— Actions to take —
A. According to the Metabike Daemon review, how much did the bike weigh ready to ride with its listed extras?
B. Continue the Metabike Daemon review from where it stops.

— Excerpt provided —
+--

A fast, capable all rounder that won’t break the bank
The Metabike Daemon is a new model resulting from a collaboration between RBR in the states and Performer Cycles in Taiwan. It is an evolution of the original Metabike design and retains the much of it’s ancestor’s basic frame geometry and features.
For those of you who enjoyed the original Metabike or are looking for an all round flexible platform that comes in a fair bit cheaper than competitors such as the M5 CHR or Pelso Brevet, this bike might be right up your street.
Like it’s predecessor, it has a very short wheelbase which comes with its own unique handling characteristics. If you liked the original Metabike, then the Daemon takes that concept and irons out some of the kinks to make it a bit more user friendly.
If we take look at an overlay between the old and new bikes, you can see the similarities in frame design:
The wheel base is very similar, but the Daemon brings the seat height down a little which will be helpful for those with shorter legs. BB height remains pretty much the same and is not overly aggressive. In general, it is a very similar setup, slightly lower but still a very compact wheel base.
The frame is Aluminium, with a carbon front fork. The bike came with a fairly lightweight seat fitted from Performer, but in the picture above the bike is fitted with a heavier Nazca fibreglass seat. I’ll discuss this modification in more detail below.
The frame is made by Performer, and is therefore of excellent build quality. Like the rest of their range, the build is a high standard and their products are highly regarded for a reason. The Daemon is no exception – it’s a very nicely made frame.
This frame has a nice satin black finish. The Daemons I’ve seen online in the states are going with a yellow crackle lava finish that Performer can do, but I’m a bit more boring in my tastes and I prefer this much more stealth look. The finish is very nice, with a red Daemon logo on the boom and rear fork crown that blends in nicely with the rest of the bike.
The Metabikes logo is also on the rear chain stays and front fork arms, in the same red colour. The overall effect is quite modern looking, and to my eye it’s a great looking colour scheme that I really like. The forks have the same satin black finish and blend in perfectly with the rest of the bike.
Ready to ride with pedals, Mirrycle mirror, VTX neck rest, Nazca fibre glass large seat and 3cm Ventisit pad, this bike weighed 13.8 KG. So there’s a good bit of scope for getting that down if you wanted to, given the mid range component level and heavy extras. I think 12 – 12.5 KG would be easily achievable with a carbon seat and a few other upgrades.
This bike has a ‘standard’ hybrid set up that we see on a lot of recumbents, borrowing components from both the road and MTB Shimano ranges. At the front, we have a 53/39 Shimano 105 crankset with 165mm cranks, and a Shimano 105 front mech.

+--

— Entries —
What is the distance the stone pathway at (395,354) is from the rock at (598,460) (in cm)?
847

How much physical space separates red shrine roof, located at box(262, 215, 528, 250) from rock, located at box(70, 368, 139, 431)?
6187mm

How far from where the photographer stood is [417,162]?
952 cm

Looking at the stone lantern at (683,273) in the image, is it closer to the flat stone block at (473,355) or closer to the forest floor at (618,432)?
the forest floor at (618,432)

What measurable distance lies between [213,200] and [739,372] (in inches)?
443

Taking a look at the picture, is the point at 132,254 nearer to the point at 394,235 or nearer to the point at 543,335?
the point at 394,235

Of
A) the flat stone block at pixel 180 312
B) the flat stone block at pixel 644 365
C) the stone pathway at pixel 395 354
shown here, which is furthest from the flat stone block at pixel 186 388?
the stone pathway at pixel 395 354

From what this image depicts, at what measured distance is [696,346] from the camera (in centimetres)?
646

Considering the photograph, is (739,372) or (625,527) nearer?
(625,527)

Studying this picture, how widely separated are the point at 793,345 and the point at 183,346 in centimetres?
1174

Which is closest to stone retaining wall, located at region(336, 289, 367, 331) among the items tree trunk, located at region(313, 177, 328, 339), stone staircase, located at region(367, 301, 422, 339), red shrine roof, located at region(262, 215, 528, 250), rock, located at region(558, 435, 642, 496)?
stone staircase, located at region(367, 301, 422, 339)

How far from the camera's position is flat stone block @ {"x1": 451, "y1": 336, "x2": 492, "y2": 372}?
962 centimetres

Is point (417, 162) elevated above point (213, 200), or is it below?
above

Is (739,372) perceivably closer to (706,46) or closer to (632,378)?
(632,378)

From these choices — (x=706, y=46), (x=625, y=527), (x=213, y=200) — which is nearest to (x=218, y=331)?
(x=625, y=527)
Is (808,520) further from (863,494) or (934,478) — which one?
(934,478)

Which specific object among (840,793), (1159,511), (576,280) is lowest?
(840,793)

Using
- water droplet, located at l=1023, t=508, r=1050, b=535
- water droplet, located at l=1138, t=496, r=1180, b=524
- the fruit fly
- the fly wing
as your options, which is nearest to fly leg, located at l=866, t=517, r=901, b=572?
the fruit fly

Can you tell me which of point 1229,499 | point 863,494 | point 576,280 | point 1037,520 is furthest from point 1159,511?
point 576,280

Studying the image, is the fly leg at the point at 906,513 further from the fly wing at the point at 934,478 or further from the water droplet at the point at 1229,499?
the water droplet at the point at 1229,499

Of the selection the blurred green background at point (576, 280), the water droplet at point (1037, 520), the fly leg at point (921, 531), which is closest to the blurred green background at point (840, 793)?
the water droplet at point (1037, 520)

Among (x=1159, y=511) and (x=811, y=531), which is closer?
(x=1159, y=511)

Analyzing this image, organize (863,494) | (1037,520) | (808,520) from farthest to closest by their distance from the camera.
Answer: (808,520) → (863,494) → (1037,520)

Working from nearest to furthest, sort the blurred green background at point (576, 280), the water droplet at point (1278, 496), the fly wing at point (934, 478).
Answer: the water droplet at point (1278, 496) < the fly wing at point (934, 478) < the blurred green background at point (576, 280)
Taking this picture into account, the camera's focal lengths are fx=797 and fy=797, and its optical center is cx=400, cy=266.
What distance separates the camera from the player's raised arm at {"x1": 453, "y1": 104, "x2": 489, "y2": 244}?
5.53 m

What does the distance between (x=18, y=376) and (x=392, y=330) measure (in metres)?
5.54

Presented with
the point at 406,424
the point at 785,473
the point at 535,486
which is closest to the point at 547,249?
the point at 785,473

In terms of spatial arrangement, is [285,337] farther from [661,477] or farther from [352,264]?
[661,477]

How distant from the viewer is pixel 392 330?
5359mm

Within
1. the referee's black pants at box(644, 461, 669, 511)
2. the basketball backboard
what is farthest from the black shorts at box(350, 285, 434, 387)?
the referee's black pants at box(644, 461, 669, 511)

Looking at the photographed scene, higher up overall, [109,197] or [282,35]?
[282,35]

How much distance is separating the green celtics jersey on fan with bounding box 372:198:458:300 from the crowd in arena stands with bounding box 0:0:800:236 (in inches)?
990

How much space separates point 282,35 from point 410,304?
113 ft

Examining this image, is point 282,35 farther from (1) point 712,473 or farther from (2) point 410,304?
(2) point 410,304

+--

— Results by task —
A. 13.8 KG.

B.
The chain line uses 4 idlers – a raised return chain idler in the picture earlier, an over / under double idler under the seat, and then a smaller fourth idler that adds further routing of the return chain to keep everything neat. So the power side has one idler and the return chain has three.
Now the prospect of using four idlers will doubtless put some people off, and I was a bit skeptical myself in the beginning. However, I did set some PRs on the bike so it’s definitely not sucking lots of power. It feels a little stickier than my CHR chainline that uses 3 idlers when I turned the cranks by hand, but I wouldn’t waste any time worrying about it in practical conditions – this is a fast bike, period.
At the rear end, we have a super wide 11-46 XT cassette and an 11 speed XT long cage derailleur. Coupled with the 53/39 double at the front, this gives a very nice gear range that allows you to attack even the steepest hills, whilst being able to push the recumbent advantage on the descents with a big 53/11 combo.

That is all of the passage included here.